EXCERPT TO READ »
—————

COLUMBUS (WCMH) — Half a million people cannot pack the downtown area this year for the Columbus Arts Festival due to the coronavirus pandemic.
Instead, organizers hope patrons of the arts will go online.
Art often lends an outlet during difficult times.
The time has never been more important to express yourself.
“This has been a year of responding to the needs and what is happening in our community,” said Columbus Arts Festival producer Jamie Goldstein.
From a global pandemic to protests of racial injustice, the Greater Columbus Arts Counsel has had a lot to say through the power of the paintbrush.
“I think a lot of artists are feeling the need to speak out and they need to say something especially with the black lives matter,” said artist Maureen Clark.
Cardboard covered windows now act as murals, the kind of work that got Clark into the art business.
“I would like to put something out in the world that is beautiful and colorful and makes people happy,” she said.
This year, the arts festival, which celebrates just that, will not be downtown. Instead it will be online because of coronavirus concerns.
You can shop artist around the country, enjoy musical performances, and share past memories.
“We’re hoping to provide people a place to connect,” said Goldstein. “Folks who are going to very much be missing our downtown festivals and they arts festival this year.”
For already struggling artists, it’s an opportunity to make a living.
“When the lockdown happened with the virus a lot of people kind of pulled back on commissions which is understandable,” Clark said.
Even though they can still connect — nothing compares to the in-person festival kind of feel.
“People are really sad,” Goldstein said. “This is our family.”
“The whole environment of it, to be able to see artists nationally and support them,” Clark said.

—————

Saved entries
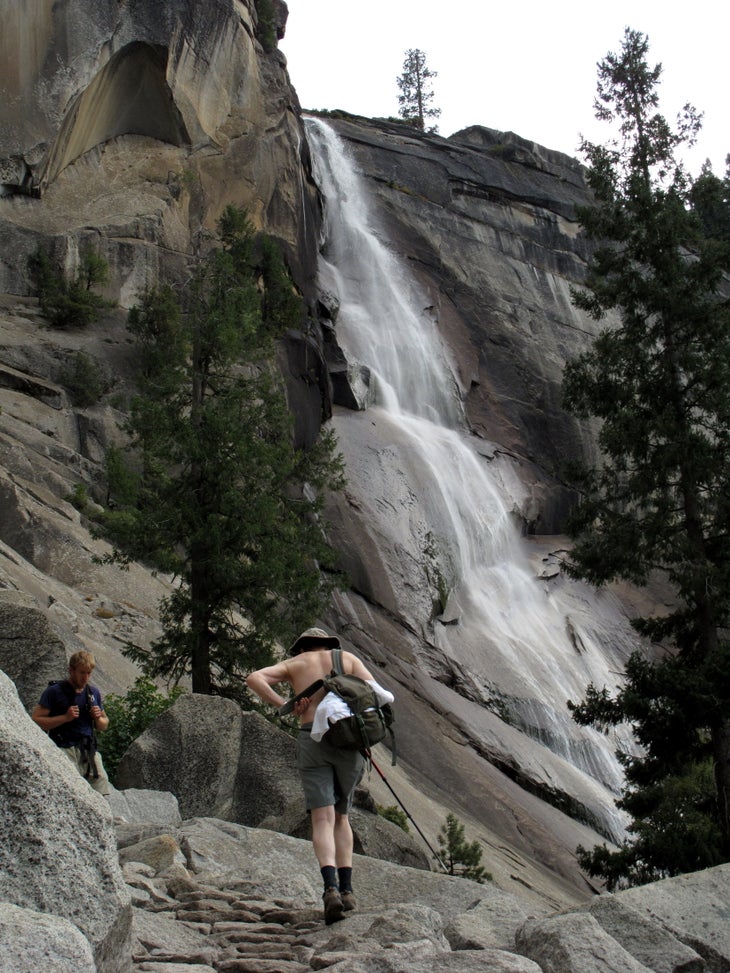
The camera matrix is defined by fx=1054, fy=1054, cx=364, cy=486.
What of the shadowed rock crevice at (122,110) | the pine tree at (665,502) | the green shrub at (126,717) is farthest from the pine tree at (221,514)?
the shadowed rock crevice at (122,110)

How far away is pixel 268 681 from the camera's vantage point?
720 centimetres

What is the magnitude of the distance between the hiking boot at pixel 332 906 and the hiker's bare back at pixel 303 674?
1.13 m

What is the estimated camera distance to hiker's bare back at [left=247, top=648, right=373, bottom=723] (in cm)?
712

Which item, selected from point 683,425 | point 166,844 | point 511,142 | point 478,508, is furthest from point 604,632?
point 511,142

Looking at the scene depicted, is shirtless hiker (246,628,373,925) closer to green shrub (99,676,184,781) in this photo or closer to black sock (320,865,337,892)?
black sock (320,865,337,892)

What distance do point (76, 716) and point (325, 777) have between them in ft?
8.80

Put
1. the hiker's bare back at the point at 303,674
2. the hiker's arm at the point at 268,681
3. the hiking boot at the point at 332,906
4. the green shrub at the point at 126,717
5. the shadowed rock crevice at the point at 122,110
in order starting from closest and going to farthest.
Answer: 1. the hiking boot at the point at 332,906
2. the hiker's arm at the point at 268,681
3. the hiker's bare back at the point at 303,674
4. the green shrub at the point at 126,717
5. the shadowed rock crevice at the point at 122,110

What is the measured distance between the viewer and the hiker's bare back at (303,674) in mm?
7121

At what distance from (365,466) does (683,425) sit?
14.9 metres

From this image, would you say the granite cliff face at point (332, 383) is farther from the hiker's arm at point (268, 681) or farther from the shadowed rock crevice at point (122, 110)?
the hiker's arm at point (268, 681)

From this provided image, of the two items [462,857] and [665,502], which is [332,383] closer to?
[665,502]

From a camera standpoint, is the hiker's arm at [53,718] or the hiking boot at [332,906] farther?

—————

WORK TASK 1 »
Reproduce the part of the Columbus Arts Festival article from "Art often lends" up to and including "of the paintbrush.".
WORK TASK 2 »
Answer these questions from the Columbus Arts Festival article:
(a) How many people does the article say cannot pack the downtown area this year?
(b) What role does Jamie Goldstein hold?
(c) What now act as murals?

EXERCISE RESPONSE 1 »
Art often lends an outlet during difficult times.
The time has never been more important to express yourself.
“This has been a year of responding to the needs and what is happening in our community,” said Columbus Arts Festival producer Jamie Goldstein.
From a global pandemic to protests of racial injustice, the Greater Columbus Arts Counsel has had a lot to say through the power of the paintbrush.

EXERCISE RESPONSE 2 »
(a) Half a million people.
(b) Producer of the Columbus Arts Festival.
(c) Cardboard covered windows.